YB war aber von Beginn weg überlegen gewesen. Die taktische Umstellung vom 3-4-3 auf ein 3-5-2 schien beim FCZ gut zu funktionieren, aber erstmals in dieser Saison war man dem Gegner in den Zweikämpfen unterlegen. Diese Unterlegenheit wurde dann teilweise durch übermotiviertes Einsteigen kompensiert, was nach den Fouls von Brunner an Assalé und Pa Modou an Mbabu zu den beiden entscheidenden Standards führte.
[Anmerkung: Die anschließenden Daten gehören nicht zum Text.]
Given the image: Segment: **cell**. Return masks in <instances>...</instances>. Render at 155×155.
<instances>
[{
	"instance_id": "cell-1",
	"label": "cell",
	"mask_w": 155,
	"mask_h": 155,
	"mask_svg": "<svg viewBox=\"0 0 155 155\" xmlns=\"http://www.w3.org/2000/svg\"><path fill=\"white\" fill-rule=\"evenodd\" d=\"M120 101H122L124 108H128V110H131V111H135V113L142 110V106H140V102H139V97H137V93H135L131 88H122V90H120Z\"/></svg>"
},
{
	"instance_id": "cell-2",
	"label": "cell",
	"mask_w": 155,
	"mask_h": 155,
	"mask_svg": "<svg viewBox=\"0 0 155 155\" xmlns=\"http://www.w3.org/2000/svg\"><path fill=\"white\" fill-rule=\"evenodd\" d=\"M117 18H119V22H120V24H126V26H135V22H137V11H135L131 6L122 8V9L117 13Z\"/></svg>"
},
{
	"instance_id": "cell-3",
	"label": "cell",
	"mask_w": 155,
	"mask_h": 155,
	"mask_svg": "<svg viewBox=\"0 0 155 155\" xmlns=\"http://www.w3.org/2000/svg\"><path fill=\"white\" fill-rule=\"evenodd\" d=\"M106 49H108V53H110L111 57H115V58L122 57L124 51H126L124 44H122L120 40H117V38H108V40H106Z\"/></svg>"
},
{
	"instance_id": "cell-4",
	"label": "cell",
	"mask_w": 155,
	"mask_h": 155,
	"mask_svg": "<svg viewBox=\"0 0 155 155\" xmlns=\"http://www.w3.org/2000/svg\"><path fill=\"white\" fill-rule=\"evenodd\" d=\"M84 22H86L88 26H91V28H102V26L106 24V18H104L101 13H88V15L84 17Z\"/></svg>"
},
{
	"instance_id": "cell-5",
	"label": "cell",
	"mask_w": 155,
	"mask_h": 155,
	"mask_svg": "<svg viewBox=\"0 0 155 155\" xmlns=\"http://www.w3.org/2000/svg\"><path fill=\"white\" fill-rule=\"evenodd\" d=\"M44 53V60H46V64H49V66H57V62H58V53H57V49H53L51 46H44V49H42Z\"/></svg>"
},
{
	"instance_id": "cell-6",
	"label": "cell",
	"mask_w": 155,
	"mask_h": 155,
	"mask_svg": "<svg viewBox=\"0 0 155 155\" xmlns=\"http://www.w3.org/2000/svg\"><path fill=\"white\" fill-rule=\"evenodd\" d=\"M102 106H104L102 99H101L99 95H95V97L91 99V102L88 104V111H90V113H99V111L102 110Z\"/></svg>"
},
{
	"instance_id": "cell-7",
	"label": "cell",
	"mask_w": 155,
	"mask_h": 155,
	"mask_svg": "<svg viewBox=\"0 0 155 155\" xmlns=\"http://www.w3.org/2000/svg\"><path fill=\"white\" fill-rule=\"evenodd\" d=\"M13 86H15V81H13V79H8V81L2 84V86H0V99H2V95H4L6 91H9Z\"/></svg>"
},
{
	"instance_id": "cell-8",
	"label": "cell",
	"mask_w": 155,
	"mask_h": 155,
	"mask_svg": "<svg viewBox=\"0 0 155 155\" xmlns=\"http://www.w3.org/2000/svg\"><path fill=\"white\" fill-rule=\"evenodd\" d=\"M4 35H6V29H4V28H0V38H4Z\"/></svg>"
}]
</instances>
Dies nachdem der FCZ in der 34. Minute entgegen dem Spielerverlauf nach dem ersten Eckball der ganzen Partie in Führung gegangen war. Das Tor fiel wieder in der Phase Mitte der Ersten Halbzeit, in welcher der FCZ diese Saison am meisten Tore erzielt. In der Zweiten Halbzeit konnte das Forte-Team die Partie ausgeglichener gestalten und hätte durchaus auch selbst noch ein zweites Tor erzielen können. Neun Minuten vor Ende der regulären Spielzeit kam zudem Stephen Odey bei einem Doppelwechsel im Zürcher Sturm zu seinem Meisterschaftsdébut.

Young Boys – FCZ 2:1 (1:1)

Tore: 34. Nsamé (Eigentor, Sarr) 0:1, 36. Sulejmani (Penalty, Assalé) 1:1: 84. Assalé (Mbabu) 2:1.

BSC Young Boys: Von Ballmoos; Mbabu, Nuhu, Von Bergen (58. Wüthrich), Lotomba; Fassnacht (69. Moumi), Sow, Sanogo, Sulejmani; Assalé, Nsamé (81. Hoarau).

FC Zürich: Vanins; Thelander, Bangura, Brunner; Winter (85. Rodriguez), Palsson, Pa Modou; Rüegg, Sarr; Dwamena (81. Koné), Frey (81. Odey).

(Standbild: SFL.CH) 

 

 

  1. Warum fühlen wir uns in Bern so wohl?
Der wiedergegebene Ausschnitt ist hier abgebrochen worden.